* [Texte extrait]:
Le sujet qui fait débat et chasse les autres sujets, c’est bien celui du «comment sélectionne-t-on un joueur ?», dans cette interview dont son contenu nous séduit, nous incite à extraire les meilleures déclarations du sélectionneur qui explique comment il a réussi à briser toutes les barrières pour prendre place parmi ses concurrents dans cette compétition planétaire, le Sénégal est dans le groupe ‘A’. Comprendre maintenant comment il a façonné l’équipe nationale depuis bientôt sept ans. Il l’explique dans cette interview qu’il a accordée au journal Onze Mondial.

«Une équipe nationale, c’est une porte d’entrée, une porte de sortie»

* [Données]:
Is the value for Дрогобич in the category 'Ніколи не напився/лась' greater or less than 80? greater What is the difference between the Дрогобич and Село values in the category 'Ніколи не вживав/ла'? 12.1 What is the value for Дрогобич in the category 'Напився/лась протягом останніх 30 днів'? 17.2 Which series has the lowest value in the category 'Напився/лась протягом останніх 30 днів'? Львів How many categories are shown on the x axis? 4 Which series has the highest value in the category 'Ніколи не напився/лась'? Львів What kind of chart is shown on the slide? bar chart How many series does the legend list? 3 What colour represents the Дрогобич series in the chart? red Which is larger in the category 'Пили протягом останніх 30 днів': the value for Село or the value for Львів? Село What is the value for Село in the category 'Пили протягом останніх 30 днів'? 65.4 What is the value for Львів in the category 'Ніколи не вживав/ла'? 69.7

* * *

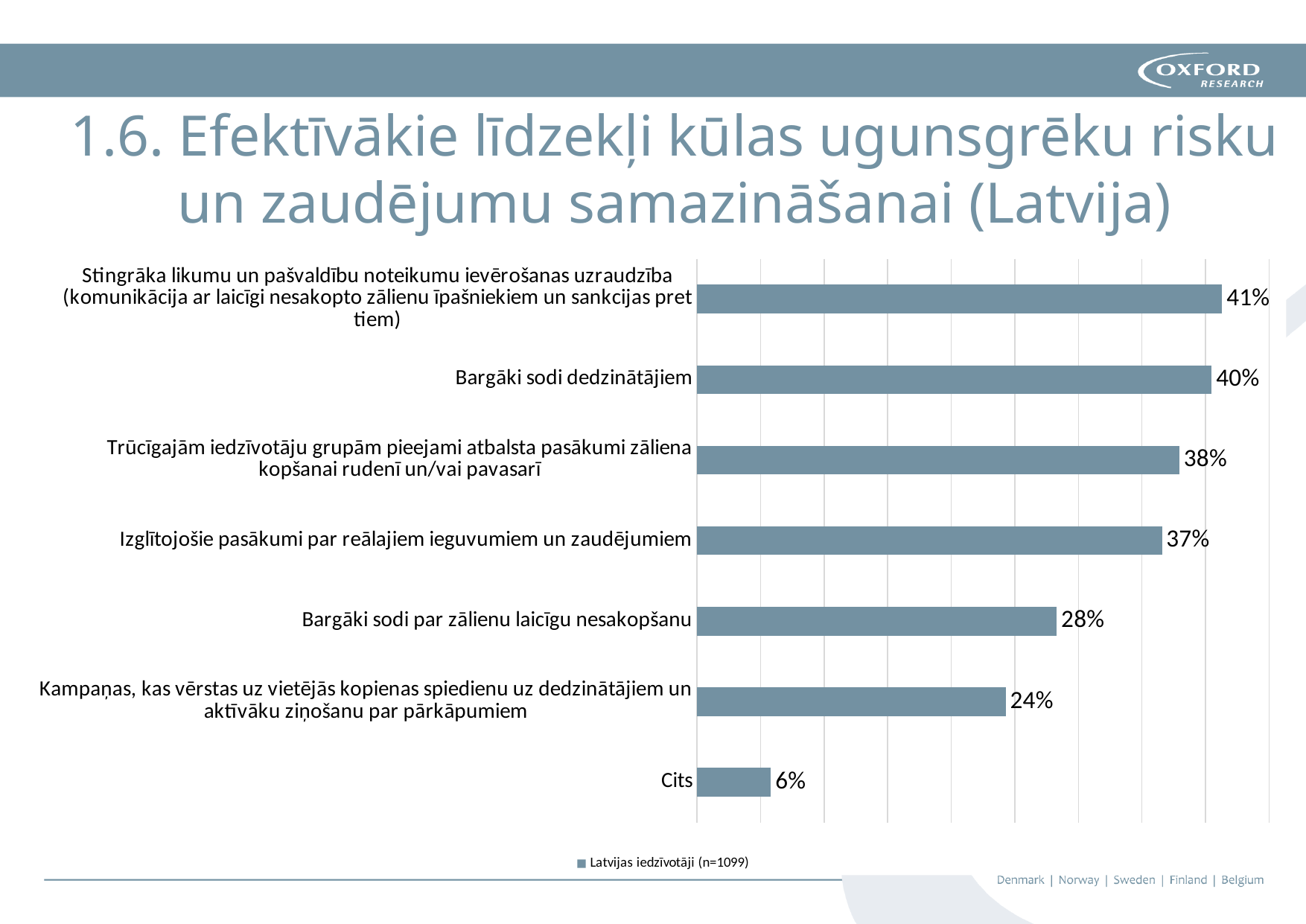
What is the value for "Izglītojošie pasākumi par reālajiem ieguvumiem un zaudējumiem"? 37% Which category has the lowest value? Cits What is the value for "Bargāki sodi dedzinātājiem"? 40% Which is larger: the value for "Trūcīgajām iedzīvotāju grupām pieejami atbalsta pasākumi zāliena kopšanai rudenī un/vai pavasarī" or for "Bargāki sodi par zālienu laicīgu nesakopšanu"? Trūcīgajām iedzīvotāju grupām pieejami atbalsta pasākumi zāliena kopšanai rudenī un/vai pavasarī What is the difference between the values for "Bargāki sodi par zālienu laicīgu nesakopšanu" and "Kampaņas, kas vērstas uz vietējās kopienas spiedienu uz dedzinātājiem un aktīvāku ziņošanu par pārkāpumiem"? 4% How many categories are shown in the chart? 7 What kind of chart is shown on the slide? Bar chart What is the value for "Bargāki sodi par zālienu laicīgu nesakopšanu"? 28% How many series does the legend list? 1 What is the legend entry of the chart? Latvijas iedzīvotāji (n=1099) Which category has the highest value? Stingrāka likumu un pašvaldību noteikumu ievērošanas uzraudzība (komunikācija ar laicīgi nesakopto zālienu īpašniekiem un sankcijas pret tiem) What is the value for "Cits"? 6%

* [À faire]:
• 1. Répondez aux questions suivantes à partir du texte extrait :
(a) Dans quel groupe le Sénégal se trouve-t-il ?
(b) Depuis combien de temps le sélectionneur façonne-t-il l'équipe nationale ?
(c) À quel journal l'interview a-t-elle été accordée ?
• 2. Relevez tous les passages que le texte extrait place entre guillemets.
• 3. D'après le texte extrait, pourquoi les meilleures déclarations du sélectionneur sont-elles reprises ?

* [Réponses rédigées]:
• 1.
(a) Le groupe A.
(b) Depuis bientôt sept ans.
(c) Au journal Onze Mondial.

• 2.
- «comment sélectionne-t-on un joueur ?»
- ‘A’
- «Une équipe nationale, c'est une porte d'entrée, une porte de sortie»

• 3. Le contenu de l'interview séduit les auteurs du texte et les incite à en extraire les meilleures déclarations.